Saved entries:
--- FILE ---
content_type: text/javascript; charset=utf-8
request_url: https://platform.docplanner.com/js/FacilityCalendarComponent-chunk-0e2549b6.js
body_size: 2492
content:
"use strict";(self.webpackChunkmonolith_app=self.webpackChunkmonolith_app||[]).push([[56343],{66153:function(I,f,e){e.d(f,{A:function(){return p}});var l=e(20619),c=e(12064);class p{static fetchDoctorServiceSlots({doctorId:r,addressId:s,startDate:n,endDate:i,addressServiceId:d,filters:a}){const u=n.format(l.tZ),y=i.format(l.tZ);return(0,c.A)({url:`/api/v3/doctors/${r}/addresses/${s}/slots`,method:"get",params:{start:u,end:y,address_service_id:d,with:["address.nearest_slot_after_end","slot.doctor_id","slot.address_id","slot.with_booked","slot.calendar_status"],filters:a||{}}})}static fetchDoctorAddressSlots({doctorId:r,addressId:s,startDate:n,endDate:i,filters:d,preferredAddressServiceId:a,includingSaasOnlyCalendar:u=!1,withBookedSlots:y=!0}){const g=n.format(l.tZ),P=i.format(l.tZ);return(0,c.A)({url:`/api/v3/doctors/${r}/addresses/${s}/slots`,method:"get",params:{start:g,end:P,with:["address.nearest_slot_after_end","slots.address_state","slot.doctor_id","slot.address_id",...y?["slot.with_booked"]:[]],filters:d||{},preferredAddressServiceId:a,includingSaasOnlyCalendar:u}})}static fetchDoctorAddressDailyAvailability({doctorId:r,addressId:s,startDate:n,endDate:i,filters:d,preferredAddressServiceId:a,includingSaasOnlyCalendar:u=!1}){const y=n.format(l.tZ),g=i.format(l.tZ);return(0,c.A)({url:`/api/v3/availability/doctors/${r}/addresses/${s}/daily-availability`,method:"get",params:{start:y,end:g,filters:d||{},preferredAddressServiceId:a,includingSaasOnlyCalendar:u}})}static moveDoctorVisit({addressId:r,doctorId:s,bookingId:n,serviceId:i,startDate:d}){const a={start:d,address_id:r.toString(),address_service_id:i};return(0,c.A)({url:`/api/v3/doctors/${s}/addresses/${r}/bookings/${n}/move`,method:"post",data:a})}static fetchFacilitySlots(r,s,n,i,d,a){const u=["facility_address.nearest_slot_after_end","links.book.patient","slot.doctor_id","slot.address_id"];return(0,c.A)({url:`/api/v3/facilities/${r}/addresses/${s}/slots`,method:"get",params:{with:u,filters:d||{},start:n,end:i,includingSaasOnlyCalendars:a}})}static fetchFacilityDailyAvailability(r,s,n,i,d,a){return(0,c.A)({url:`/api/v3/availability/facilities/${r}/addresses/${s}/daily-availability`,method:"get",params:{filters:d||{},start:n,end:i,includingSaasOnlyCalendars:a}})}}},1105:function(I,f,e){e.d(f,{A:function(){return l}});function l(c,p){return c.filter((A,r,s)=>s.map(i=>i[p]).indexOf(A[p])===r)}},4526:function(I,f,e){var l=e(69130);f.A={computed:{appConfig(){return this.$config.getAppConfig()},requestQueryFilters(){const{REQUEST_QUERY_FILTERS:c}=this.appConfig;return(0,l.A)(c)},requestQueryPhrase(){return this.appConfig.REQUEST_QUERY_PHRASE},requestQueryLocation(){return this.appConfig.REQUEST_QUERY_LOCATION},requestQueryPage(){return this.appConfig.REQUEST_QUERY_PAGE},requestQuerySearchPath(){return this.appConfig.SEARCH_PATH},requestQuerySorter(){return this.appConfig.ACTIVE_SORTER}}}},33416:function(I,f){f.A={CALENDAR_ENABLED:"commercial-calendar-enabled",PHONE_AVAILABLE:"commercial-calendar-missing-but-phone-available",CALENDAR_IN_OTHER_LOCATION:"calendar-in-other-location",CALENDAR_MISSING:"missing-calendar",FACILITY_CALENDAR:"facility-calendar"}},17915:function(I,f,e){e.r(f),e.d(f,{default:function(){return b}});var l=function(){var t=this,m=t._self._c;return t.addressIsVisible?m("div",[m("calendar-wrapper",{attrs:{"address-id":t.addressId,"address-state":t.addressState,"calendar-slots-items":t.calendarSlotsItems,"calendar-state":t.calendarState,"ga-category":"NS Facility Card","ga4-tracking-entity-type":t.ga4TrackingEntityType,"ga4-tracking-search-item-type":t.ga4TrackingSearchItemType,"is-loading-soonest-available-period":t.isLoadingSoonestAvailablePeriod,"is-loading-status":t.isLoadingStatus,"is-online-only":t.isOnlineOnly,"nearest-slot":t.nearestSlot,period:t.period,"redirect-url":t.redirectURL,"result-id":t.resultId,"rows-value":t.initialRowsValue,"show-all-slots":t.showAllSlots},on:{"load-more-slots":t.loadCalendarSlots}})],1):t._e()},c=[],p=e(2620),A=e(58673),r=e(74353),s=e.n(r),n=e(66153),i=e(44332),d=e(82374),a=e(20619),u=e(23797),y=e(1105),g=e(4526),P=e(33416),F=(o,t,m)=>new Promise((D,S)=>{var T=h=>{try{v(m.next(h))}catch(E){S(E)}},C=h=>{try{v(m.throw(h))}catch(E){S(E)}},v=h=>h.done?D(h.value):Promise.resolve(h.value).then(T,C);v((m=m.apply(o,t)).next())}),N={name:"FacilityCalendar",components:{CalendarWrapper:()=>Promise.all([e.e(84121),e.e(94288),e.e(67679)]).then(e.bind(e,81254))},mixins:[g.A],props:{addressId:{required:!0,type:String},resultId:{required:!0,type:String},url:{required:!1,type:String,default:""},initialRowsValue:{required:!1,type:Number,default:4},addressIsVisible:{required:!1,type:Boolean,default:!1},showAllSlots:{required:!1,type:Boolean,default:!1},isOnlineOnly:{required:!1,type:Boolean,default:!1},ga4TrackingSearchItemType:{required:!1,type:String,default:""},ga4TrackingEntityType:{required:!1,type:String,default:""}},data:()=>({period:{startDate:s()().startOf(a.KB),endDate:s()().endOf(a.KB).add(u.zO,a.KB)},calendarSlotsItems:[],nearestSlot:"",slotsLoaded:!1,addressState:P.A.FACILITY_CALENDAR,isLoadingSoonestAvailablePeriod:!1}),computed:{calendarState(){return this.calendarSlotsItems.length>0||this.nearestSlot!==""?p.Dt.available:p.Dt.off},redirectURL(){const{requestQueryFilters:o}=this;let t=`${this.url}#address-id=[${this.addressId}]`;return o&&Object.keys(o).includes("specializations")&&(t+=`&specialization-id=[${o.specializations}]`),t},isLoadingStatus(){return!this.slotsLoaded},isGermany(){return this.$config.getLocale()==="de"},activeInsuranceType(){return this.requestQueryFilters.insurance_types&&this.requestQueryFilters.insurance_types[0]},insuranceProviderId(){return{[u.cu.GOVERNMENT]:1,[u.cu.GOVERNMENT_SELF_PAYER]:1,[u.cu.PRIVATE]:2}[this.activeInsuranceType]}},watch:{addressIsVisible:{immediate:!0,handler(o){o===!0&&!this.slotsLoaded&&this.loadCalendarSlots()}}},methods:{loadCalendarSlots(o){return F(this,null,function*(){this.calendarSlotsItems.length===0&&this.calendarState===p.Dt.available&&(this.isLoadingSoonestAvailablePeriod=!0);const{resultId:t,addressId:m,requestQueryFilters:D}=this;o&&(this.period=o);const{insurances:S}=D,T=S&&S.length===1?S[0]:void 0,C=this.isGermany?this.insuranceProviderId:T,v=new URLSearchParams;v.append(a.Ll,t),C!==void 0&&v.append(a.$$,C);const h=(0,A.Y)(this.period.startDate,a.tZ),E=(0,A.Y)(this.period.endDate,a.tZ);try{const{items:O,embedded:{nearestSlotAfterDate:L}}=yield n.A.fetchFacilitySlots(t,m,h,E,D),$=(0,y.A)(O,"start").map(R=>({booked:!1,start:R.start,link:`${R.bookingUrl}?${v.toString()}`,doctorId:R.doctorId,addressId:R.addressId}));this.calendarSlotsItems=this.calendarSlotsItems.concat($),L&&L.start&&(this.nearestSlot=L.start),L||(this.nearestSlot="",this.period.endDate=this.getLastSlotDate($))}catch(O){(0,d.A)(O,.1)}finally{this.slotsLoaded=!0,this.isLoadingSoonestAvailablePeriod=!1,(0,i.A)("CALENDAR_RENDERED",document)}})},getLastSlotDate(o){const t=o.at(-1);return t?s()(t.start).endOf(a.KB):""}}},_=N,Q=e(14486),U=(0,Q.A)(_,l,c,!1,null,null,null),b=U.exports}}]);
--
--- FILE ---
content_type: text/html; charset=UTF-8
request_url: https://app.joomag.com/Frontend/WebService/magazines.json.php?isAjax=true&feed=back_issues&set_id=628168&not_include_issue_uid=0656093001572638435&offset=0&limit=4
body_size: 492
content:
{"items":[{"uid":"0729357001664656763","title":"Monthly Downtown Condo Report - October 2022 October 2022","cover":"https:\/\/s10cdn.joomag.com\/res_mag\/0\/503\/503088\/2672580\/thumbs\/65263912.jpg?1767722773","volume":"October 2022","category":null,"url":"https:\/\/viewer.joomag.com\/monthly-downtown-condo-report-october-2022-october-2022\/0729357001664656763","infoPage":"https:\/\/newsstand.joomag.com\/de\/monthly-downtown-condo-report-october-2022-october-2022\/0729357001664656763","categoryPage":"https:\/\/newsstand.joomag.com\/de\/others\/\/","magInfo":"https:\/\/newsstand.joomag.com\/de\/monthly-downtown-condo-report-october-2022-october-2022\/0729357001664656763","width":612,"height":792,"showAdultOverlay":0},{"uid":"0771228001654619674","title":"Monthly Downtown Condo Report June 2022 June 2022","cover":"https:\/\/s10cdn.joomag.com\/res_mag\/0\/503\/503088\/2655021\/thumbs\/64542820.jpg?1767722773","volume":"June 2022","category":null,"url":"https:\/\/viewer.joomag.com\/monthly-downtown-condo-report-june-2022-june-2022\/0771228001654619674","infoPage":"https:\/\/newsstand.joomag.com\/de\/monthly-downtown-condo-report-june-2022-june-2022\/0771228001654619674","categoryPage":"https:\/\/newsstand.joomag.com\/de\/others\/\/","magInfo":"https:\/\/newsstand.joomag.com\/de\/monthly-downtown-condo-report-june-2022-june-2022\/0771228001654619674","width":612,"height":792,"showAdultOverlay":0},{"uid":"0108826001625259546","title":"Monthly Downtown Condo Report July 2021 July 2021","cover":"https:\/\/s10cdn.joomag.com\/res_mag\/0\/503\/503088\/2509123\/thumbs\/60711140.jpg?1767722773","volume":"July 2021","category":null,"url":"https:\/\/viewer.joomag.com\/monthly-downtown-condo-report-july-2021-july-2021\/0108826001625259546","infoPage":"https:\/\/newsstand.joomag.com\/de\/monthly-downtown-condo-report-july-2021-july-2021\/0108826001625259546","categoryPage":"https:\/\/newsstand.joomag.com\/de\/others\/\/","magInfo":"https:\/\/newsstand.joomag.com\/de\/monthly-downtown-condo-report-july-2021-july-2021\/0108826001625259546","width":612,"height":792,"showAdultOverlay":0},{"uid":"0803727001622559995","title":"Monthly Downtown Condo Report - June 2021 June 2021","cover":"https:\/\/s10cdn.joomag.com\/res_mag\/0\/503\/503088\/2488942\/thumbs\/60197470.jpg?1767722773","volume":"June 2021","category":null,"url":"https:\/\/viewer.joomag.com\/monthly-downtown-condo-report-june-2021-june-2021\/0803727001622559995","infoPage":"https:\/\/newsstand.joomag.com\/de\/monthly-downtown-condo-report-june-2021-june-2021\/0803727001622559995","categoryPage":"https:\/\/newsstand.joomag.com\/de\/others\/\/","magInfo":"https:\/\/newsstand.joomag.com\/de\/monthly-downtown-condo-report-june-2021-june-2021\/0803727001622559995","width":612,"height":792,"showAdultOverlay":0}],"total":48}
...
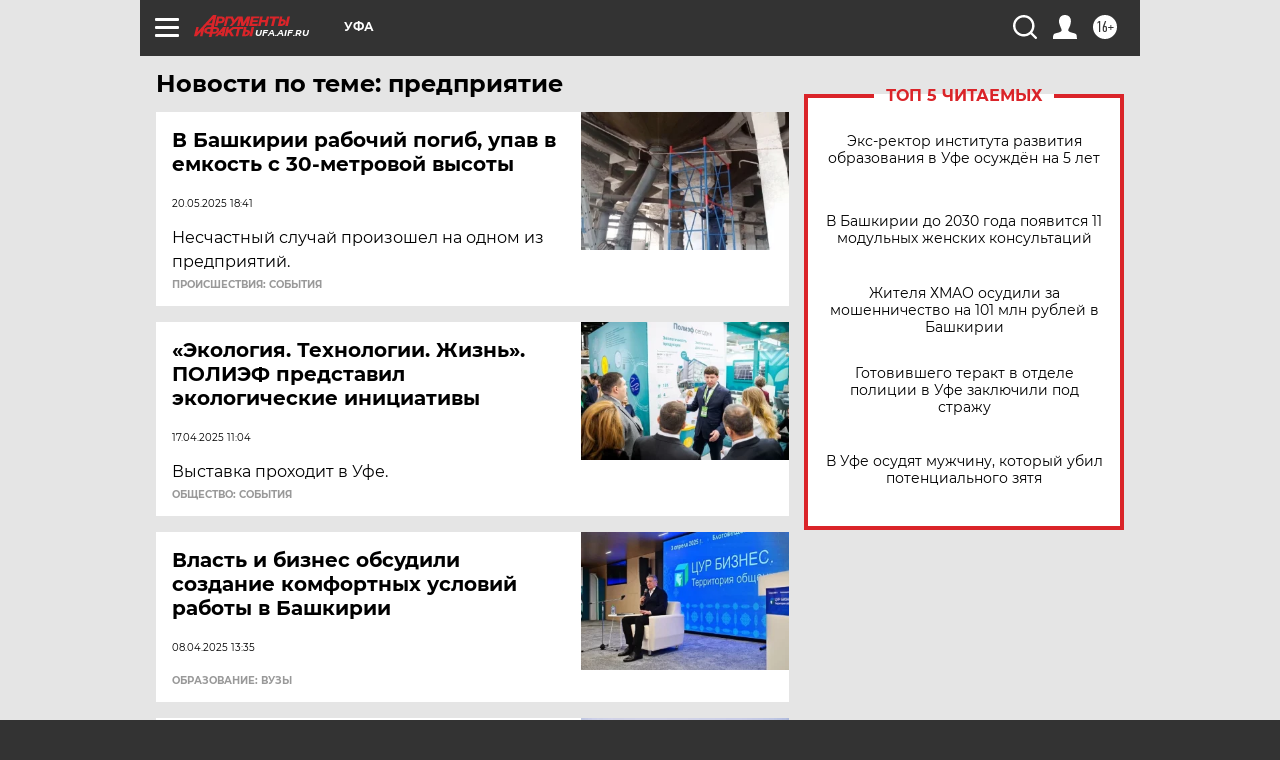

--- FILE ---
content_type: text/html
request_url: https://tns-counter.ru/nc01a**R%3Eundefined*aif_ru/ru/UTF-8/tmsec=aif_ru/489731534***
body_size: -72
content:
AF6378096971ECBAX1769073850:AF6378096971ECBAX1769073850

What the exercise asks: The answer must be every line from the records above that contains the word "text", copied in full.

Answer section:
content_type: text/javascript; charset=utf-8
content_type: text/html; charset=UTF-8
content_type: text/html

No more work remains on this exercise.